Lately I seem to have lacked a little in the inspirational department, it is not for lack of being around intelligent and inspirational people, but rather because we have been really busy since we got back from Denmark. We have literally not had a day to just sit down and breathe until today. I did write a long blog last week, only to delete it again because I got mad at God!!! I felt inspired that day, and the blog dealt with how, when I look back, I can see that God has played an active part in my life for years, and how I just kept ignoring all the signs he sent me.

A friend of mine wrote a blog on signs earlier today and I determined that I should try to recreate at least the spirit of last week's blog, who knows, maybe her blog from today was a sign for me to get going.....

Tom and I have, as I have mentioned before been attending church at a church called Centerpoint for the past few months. I think that Centerpoint is the ultimate example of how my human free will, and the will of God can get into wrestling matches only to always have God's will come out ahead. It is called Irresistible Grace I understand that now. When we are at Centerpoint I just feel at home, it is a feeling that is hard to express, it is nothing big and major that makes me want to jump for joy, but rather a deep warm feeling of belonging and contentment. I know God's presence is the reason for that feeling, but I think that he is using the other members to show me how he can be present in human beings. Who knows? I can only hope that one day I will find what they have, and maybe people will be able to sense God's presence in me.

Let me return to the so called signs God has been throwing at me. I am pretty sure God's purpose for me is to be here in Tallahassee, I probably chose the path myself, believing it would lead one way only to end up somewhere totally unexpected. I think of the life Gos has planned for us like a maze with a short route, a medium route, and a long and winding road all of which lead to the center, the place God wants you to be. God is not mean, nor does he play tricks, but he did provide us with free will and through our choices in life, we end up taking one of the previously mentioned roads. Most of us are probably taking the long and winding road, and at times I believe it is probably the most scenic route.

Has my road been scenic? I am not sure, it has most definitely been colorful, but at times also scenic. I hate my MD and what it does to me, and I don't think that will ever change, I will go down fighting. Unfortunately I think that stubbornness could be causing me to take the ugly detour at times. I don't knowingly choose the ugly detour, and I am sure I could have avoided some of them had I just learned the lessons I should have learned from them.

At church today, the sermon was based on ACTs 17:23, the preacher spoke about how we all search for something, and that we are restless. He said that as long as we are restless it will be hard for us to completely live the life we are meant to live as Christians. He said that what we need to do is to let Christ be in charge, and by doing that we will get rid of the restlessness. I am definitely still restless, and keep searching for answers in all the wrong places.
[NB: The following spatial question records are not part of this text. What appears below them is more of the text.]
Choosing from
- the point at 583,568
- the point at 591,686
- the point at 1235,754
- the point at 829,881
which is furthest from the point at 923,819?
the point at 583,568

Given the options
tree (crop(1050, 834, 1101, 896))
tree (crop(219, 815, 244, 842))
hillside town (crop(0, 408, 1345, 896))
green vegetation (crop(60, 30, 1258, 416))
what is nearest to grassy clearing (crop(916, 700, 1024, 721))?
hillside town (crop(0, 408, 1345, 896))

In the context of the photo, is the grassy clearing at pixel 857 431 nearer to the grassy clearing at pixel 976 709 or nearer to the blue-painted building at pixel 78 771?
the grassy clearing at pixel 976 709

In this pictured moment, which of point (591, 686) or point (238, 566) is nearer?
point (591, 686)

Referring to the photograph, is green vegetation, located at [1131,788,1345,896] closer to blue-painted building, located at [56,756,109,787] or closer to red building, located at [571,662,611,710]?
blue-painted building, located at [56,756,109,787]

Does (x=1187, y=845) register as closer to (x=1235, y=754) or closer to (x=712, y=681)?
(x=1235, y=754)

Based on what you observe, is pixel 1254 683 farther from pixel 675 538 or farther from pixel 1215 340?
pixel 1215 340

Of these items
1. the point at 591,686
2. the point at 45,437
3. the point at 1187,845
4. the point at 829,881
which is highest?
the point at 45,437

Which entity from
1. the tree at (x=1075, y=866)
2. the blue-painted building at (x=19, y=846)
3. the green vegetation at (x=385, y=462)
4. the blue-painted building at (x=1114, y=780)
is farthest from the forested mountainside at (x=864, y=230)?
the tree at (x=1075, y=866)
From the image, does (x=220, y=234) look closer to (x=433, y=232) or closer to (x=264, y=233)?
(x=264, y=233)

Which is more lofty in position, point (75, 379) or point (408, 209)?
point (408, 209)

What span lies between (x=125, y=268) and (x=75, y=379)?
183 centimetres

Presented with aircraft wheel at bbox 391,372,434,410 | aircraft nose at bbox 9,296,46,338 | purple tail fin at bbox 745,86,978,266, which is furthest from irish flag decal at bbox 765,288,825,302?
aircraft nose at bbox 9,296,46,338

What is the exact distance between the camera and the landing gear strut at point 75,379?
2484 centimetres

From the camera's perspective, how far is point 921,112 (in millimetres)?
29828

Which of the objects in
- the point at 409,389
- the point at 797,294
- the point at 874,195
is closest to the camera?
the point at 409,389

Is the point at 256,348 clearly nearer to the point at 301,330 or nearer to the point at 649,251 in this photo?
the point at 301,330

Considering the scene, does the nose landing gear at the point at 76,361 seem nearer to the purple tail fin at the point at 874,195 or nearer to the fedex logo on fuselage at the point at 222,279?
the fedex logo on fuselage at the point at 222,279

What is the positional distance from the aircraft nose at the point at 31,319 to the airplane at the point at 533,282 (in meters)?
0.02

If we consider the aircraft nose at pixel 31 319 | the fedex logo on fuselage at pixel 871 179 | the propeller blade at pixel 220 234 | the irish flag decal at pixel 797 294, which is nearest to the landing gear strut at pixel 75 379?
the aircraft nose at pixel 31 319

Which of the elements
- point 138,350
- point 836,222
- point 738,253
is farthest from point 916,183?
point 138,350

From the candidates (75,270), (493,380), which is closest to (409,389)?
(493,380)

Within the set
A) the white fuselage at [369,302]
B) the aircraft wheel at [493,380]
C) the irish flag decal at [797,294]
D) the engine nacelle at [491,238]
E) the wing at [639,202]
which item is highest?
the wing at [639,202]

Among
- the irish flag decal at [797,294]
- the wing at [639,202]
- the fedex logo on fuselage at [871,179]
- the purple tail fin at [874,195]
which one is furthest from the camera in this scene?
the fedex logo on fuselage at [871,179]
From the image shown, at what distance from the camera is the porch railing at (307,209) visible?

My point with this blog is that I now understand the concept of predestination and irresistible grace. A seed was planted somewhere in me years and years ago, I kept throwing Round Up at it, but the pesky little thing would not go away, quite the opposite. God kept feeding it Miracle Grow and finally, it ended up taking over, to a point where I could no longer ignore the existence of God in my life. I still don't know what the implications will be, I guess only time will tell. So far I am only a rookie blindly trying to find my way to first base. I can do nothing to deserve God's Grace and I should feel comfort in that, I want to feel comfort in it. But it is just so hard for me to understand and accept that no matter what I do, my MD will only be better or go away if He wishes for it to go away, you don't strike bargains with God. I also know that I have so much more I can offer besides trying to fight the MD, but for some reason I don't care that I am a good teacher, cook, wife, as long as I am not healthy. I am sorry I can't do better.